:: Excerpt provided ::

Purging the contempt: Pravin C. Shah v. K.A. Mohd. Ali, (2001) 8 SCC 650 (Justice K.T.Thomas   Jutice S.N. Variava) holds that merely undergoing the penalty imposed on a contemnor is not sufficient to complete the process of purging himself of the criminal contempt. Purging oneself of contempt can be only by regretting or apologising in the case of a completed action of criminal contempt. Unless a person purges himself of contempt or is permitted by the Court conviction results in debarring an advocate from appearing in court even in absence of suspension or termination of the licence to practice. How to purge the contempt is elaborately discussed in Pravin C. Shah . After stressing the need for an unconditional apology for his conduct, the Supreme Court says that a mere statement made by a contemnor before court that he apologises is hardly enough to amount to purging himself of the contempt. The court must be satisfied of the genuineness of the apology. If the court is so satisfied and on its basis accepts the apology as genuine the court has to make an order holding that the contemnor has purged himself of the contempt. (para 31)

:::
:: Source data ::

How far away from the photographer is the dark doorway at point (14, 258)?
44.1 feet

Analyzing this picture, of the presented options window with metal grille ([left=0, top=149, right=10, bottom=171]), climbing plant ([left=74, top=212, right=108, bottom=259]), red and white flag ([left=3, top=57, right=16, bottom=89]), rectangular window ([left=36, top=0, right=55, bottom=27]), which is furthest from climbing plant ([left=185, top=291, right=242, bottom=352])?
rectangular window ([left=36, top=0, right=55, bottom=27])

:::

• **Task**
In the passage on purging contempt, what must the court be satisfied of before it accepts a contemnor's apology?

• **Answer for the task**
The court must be satisfied that the apology is genuine.